_DIRECTIVES_.
A - According to the conference report, in which city was the Inter-Parliamentary Conference held?
B - Copy the conference report from "On their return" to "and military interventions.", and switch "militarisation" to "armament".

_SUPPLIED PASSAGE_.
######

Left Parliamentarians GUE/NGL MEP Sabine Lösing and AKEL MP Aristos Damianou from Cyprus attended the Inter-Parliamentary Conference for Common Foreign and Security Policy (CFSP) and Common Security and Defence Policy (CSDP) in Luxembourg last weekend (5 to 6 September 2015).

This Inter-Parliamentary Conference is convened with the aim of scrutinising EU Foreign Affairs and Defence Policy with national and European Parliamentarians from all political groups and all 28 member states.

On their return from the Conference, Sabine Lösing and Aristos Damianou commented:

“The general analysis of the current situation on security and conflict, in particular concerning the EU's neighbourhood, carried out by the Conference Participants can be shared. However, the means proposed to tackle the problems and conflicts remains, unfortunately, the same: increased militarisation, more defence and military interventions.

######

(Data records)
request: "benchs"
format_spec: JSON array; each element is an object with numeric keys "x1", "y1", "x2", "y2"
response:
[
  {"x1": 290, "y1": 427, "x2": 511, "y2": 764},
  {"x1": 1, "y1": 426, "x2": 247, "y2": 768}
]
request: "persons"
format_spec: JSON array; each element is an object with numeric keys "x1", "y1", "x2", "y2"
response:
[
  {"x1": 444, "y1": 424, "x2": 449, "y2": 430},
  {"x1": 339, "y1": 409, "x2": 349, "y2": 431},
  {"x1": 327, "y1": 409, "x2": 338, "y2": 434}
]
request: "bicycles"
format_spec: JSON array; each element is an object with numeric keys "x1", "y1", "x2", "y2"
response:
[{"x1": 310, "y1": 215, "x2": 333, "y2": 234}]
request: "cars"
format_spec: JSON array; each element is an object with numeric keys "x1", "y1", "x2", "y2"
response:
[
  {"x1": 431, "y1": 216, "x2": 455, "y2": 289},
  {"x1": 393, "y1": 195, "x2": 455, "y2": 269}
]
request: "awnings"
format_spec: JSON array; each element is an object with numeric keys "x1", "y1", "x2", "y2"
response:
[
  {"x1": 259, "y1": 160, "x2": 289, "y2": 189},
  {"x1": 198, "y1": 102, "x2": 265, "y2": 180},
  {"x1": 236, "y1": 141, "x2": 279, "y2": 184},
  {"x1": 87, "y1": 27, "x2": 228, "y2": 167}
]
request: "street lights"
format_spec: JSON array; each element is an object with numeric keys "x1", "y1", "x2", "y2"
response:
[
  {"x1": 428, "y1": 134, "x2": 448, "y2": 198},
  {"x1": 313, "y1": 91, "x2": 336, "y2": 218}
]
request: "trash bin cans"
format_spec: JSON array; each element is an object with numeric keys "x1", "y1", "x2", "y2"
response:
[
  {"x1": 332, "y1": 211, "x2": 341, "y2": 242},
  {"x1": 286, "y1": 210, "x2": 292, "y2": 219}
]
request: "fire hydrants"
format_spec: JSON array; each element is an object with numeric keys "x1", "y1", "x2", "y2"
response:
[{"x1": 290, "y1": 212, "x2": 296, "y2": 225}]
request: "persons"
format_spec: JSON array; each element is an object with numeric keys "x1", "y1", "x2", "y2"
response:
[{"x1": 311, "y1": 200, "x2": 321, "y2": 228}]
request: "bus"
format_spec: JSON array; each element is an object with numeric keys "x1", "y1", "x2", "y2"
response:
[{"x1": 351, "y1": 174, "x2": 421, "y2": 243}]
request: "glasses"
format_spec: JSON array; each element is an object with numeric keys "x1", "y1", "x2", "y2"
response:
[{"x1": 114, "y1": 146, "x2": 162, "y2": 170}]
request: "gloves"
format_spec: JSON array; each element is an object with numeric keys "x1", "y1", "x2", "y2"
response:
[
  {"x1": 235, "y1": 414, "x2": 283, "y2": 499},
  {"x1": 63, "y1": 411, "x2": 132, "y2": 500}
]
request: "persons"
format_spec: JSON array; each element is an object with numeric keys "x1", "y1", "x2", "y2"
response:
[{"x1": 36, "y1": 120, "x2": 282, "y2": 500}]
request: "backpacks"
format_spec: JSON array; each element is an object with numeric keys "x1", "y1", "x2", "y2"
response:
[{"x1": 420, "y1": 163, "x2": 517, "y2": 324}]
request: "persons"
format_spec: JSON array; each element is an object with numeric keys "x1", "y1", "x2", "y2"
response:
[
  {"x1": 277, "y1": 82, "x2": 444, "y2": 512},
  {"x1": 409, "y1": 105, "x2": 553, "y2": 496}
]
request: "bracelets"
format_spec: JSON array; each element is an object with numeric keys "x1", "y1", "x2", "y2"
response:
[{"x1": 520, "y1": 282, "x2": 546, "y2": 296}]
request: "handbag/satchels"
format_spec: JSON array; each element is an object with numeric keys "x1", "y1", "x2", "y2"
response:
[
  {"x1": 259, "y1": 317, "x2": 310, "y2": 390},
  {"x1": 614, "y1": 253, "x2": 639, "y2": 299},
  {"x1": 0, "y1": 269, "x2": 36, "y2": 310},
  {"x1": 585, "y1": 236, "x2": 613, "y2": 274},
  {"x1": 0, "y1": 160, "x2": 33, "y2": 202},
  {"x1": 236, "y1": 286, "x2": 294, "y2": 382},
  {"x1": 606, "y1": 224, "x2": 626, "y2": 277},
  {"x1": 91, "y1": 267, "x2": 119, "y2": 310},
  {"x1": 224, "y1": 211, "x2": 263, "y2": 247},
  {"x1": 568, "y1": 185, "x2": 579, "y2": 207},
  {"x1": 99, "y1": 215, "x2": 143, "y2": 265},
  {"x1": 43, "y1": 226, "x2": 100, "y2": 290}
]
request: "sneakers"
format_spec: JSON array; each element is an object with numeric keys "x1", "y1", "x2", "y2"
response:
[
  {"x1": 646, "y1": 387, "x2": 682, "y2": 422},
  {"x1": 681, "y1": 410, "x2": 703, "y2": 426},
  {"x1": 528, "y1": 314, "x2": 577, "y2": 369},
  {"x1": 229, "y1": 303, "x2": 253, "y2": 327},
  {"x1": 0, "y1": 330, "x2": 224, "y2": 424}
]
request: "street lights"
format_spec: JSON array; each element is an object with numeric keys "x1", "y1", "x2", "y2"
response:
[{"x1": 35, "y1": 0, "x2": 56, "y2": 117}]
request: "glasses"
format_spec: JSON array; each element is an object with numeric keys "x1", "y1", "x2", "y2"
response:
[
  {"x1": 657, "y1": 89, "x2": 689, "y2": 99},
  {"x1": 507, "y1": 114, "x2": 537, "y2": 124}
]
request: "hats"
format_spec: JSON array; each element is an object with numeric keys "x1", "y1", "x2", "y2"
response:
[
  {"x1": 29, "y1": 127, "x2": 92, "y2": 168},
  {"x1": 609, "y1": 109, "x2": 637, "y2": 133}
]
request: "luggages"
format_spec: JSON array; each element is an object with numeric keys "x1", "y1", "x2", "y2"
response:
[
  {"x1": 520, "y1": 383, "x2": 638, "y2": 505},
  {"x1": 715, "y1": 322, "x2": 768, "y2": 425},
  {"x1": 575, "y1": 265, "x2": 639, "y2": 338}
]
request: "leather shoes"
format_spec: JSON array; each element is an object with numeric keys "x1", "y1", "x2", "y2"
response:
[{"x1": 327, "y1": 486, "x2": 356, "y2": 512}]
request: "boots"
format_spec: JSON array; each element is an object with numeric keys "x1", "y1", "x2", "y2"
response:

######

_ANSWERS TO EACH TASK_.
A - Luxembourg

B -
On their return from the Conference, Sabine Lösing and Aristos Damianou commented:

“The general analysis of the current situation on security and conflict, in particular concerning the EU's neighbourhood, carried out by the Conference Participants can be shared. However, the means proposed to tackle the problems and conflicts remains, unfortunately, the same: increased armament, more defence and military interventions.